Администратор смотрит на него с удивлением.

— Без бороды, — добавляет Жюль.

Я спрашиваю его после ухода администратора:

— Что вы написали на обратной стороне карточки?

— Два слова: «черная лихорадка». Должен предупредить вас: не удивляйтесь тому, как выглядит доктор Пастер. Он пережил несколько ударов, состаривших его. Если не ошибаюсь, ему шестьдесят семь лет, но выглядит он старше. И не обижайтесь, если он не подаст руки.

— Не обижусь. Он никому не подает руки. Он считает, что при рукопожатии передаются микробы. Но я не согласна. Заразиться простудой или другой болезнью, пожав кому-то руку, — мне кажется, это просто нереально.

Жюль снова смотрит на меня с удивлением.

— Мадемуазель Браун, вы не перестаете поражать меня.

— Спасибо.

— У вас невероятно широкие познания… и совершенно неподкрепленные суждения. Но мой вам совет: ни о чем не говорите, что это нереально. — По лицу Жюля пробежала тень. Как в тот раз, когда он сказал, что приехал в Париж убить человека. — Я писал о вещах, не представляя, что они когда-нибудь станут реальностью, и они стали. Помните об этом в то время, как вы ищете вашего доктора Блюма.

Я уже собираюсь ответить на его замечание о «неподкрепленных суждениях», как входит администратор и говорит, что доктор Пастер примет нас.

Высокие двойные двери в вестибюле ведут в личные апартаменты доктора Пастера. Стены в коридоре обклеены красными обоями и обрамлены весьма изящно бордюром из темного дерева. Этот пассаж намного уже, чем основной, по которому мы шли, но потолок такой же высокий, да и двери не меньше трех с лишним метров в высоту.

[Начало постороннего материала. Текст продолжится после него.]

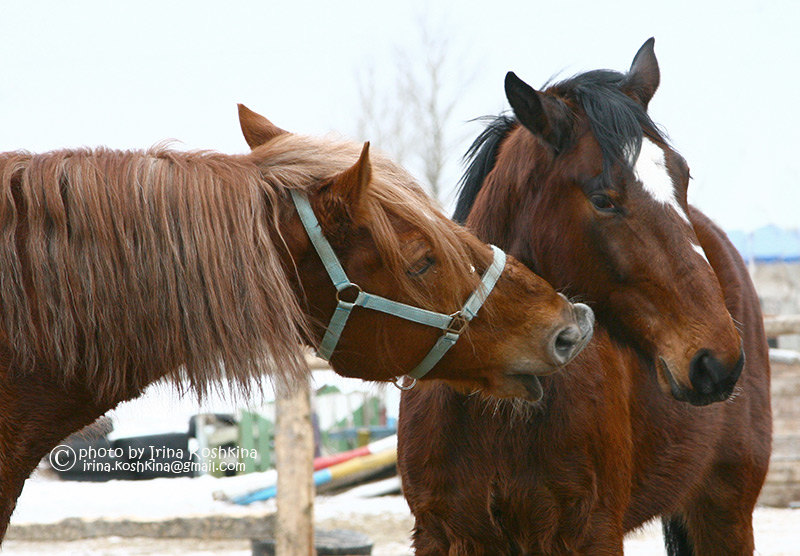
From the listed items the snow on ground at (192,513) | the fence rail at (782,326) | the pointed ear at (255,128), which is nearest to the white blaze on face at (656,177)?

Простой и торжественный зал кажется символичным для человека, с которым мы пришли встретиться. Кто-то мог бы подумать, что его апартаменты должны бы находиться в более изолированном месте, но, по моим предположениям, они подходят для человека, чья жизнь целиком посвящена работе. У мадам Пастер, вероятно, ангельский характер, если ее личная жизнь неотделима от работы ее мужа.

Администратор просит нас подождать в общей комнате. Любопытство толкает меня совать нос везде и всюду, а Жюль ворчит.

— В следующий раз, когда я возьму вас с собой куда-нибудь, буду водить вас на поводке, — грозит он, но я чувствую, что он не так уж и сердится.

Обстановка в общей комнате формальная. Мягкие стулья, подставки для ламп, столики, заставленные безделушками и произведениями искусства. Хотя в комнате есть камин, она больше напоминает зал для приема гостей, чем место, где можно сбросить тапочки и отдохнуть. На одной стене большой портрет Пастера с маленькой девочкой.

— Его внучка Камилла, — говорит Жюль. — Это подарок от пивоваренного завода «Якобсен Карлсберг», где впервые был внедрен процесс пастеризации.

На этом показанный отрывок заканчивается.